The story works on the premise that there is no faster-than-light travel. As a matter of fact, when interstellar travel begins, spaceships only travel at about 10% of light speed - there's no significant relativistic time dilation to make space crews perceive long journeys as taking not as much time. Therefore, a central theme of the book deals with the intertwining of interstellar travel and a means to make humans live at a much slower pace, so what seems like years to others seems like days to these slowed-down humans.
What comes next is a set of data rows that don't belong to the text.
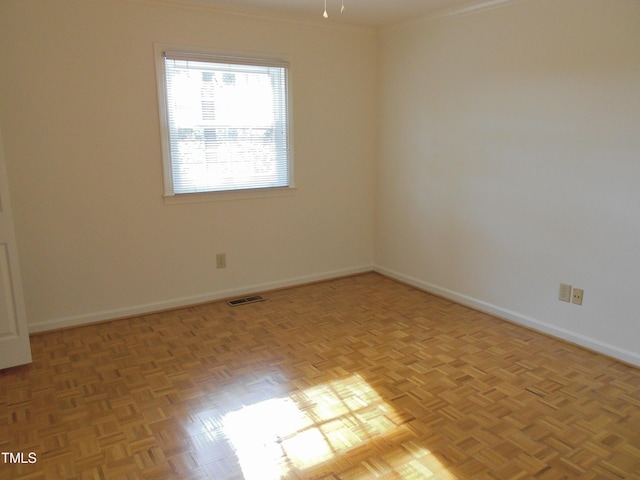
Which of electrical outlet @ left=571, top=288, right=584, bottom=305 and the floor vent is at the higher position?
electrical outlet @ left=571, top=288, right=584, bottom=305

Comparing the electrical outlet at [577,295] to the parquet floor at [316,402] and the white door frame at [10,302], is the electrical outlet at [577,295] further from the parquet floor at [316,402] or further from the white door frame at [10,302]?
the white door frame at [10,302]

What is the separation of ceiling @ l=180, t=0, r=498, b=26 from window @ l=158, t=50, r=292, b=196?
15.1 inches

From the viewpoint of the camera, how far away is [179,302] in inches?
154

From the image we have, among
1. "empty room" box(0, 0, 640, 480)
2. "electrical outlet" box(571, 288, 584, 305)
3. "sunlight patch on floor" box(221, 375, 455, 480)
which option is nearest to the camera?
"sunlight patch on floor" box(221, 375, 455, 480)

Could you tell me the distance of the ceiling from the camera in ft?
11.6

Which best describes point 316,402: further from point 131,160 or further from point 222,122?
point 222,122

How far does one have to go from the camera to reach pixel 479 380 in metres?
2.72

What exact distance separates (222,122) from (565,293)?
2.80m

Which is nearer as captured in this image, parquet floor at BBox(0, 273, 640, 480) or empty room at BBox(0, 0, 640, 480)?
parquet floor at BBox(0, 273, 640, 480)

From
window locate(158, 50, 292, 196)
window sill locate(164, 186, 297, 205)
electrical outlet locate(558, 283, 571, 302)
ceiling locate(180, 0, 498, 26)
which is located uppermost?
ceiling locate(180, 0, 498, 26)

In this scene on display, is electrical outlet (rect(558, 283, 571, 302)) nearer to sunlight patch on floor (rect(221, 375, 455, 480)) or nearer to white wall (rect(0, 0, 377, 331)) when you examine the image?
sunlight patch on floor (rect(221, 375, 455, 480))

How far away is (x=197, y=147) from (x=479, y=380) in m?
2.62

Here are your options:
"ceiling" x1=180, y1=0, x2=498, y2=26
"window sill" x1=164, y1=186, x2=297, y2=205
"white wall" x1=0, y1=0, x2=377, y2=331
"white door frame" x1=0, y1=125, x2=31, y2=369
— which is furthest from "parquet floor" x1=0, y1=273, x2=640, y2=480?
"ceiling" x1=180, y1=0, x2=498, y2=26

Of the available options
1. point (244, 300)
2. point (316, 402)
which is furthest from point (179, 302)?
point (316, 402)
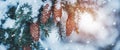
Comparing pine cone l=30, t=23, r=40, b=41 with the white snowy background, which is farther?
the white snowy background

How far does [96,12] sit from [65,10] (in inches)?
11.3

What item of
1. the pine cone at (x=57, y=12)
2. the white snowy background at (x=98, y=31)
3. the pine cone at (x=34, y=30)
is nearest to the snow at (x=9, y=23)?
the white snowy background at (x=98, y=31)

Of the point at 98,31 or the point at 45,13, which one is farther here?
the point at 98,31

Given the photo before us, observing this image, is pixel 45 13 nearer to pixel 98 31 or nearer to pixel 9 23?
pixel 9 23

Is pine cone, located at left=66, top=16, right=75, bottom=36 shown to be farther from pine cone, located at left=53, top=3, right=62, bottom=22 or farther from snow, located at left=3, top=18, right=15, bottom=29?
snow, located at left=3, top=18, right=15, bottom=29

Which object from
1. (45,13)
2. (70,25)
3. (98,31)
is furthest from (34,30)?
(98,31)

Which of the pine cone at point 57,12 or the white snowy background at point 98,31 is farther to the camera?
the white snowy background at point 98,31

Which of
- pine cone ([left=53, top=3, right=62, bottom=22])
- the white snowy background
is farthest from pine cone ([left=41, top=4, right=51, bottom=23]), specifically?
the white snowy background

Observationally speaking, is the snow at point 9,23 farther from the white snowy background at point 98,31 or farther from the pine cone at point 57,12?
the pine cone at point 57,12

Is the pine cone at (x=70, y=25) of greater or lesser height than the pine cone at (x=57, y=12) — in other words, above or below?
below

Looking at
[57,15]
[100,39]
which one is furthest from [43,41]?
[100,39]

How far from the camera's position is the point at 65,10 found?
7.47 ft

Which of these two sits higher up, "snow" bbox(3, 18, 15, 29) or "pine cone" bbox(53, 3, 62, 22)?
"pine cone" bbox(53, 3, 62, 22)

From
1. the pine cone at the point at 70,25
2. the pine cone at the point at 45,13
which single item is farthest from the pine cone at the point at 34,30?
the pine cone at the point at 70,25
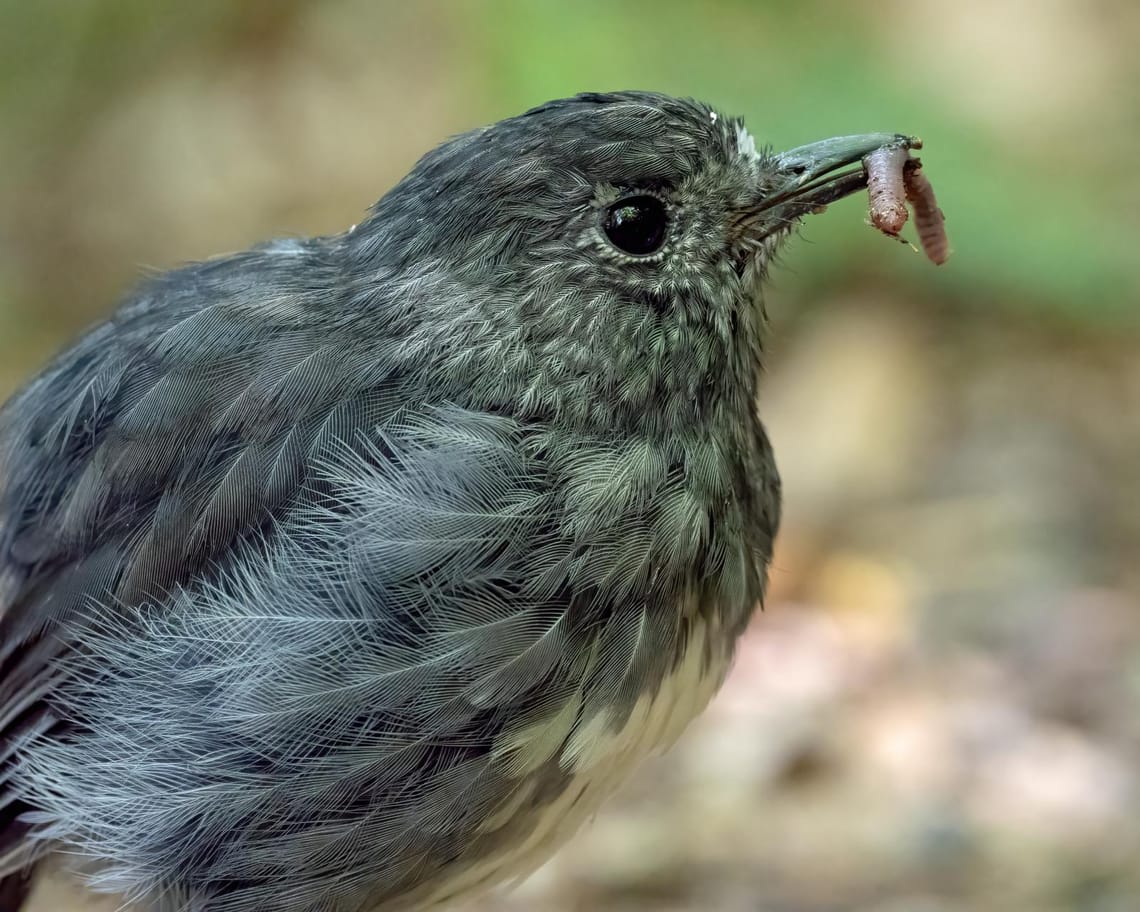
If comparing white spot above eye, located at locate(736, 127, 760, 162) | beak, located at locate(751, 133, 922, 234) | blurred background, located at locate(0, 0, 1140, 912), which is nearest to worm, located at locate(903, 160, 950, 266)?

The first quarter of the book gives us the background. A billionaire who owns and lives on a space station entices a research team working on slowing down life processes to bring their operations to the space station. They arrive just in time. The countries of the world - which have become in greater conflict as a result of the effects of climate change and limited resources - have an all-out nuclear war. Only people living in space are left. Now jump ahead 20,000+ years normal time. Some of the main characters are those we met earlier, but are still alive because they've been living at a 1/2000th slowed-down pace.
Personally, it didn't seem to me we had to spend 1/4 of the book giving the background for the main story.
The research team on slow living has been the central group for interstellar society. A number of planets have been settled and they initially developed separately. However, none were that successful. They've suffered from corrupt governments and such. After some failed attempts at interactions between the planet-living people living at normal pace and the space-living people living at slow pace, the space people have arranged mainly to harvest some of the best people from the planets to join the space-living people. Those living at slow pace can't reproduce so they are dependent on the planets for more people.
The best people on planets are selected through a series of competitions. A group of winners from on planet come to question the official story about the space people and what happens to winners of the competitions. They find ways to go off planet and investigate the truth.
...an investigation is made of apparently artificial transition of Sun-like stars to red dwarf stars. ...an expedition is sent to go to what appears to be the first of such stars. ...when they return, much has changed...
The book should be interesting to readers who would like to see ideas on how to deal with long interstellar voyage times, issues of "suspended animation" and the like, the idea of individuals living slowly to see the far future, etc. There is also the idea that red dwarf stars last much longer than Sun-like stars - so they may be desirable to civilizations planning for survival over many billions of years. Some hard SF readers will appreciate a book that does not feel it necessary to include FTL in a story about interstellar travel.
I'll just say that there were a number of "miraculous" or unexplained aspects associated with aliens that are briefly contacted. These seemed questionable to me - a person inclined to skeptical about such things. These aspects only take place in a small section of the book. If anyone is really curious about what aspects I mean, let me know and I'll elaborate.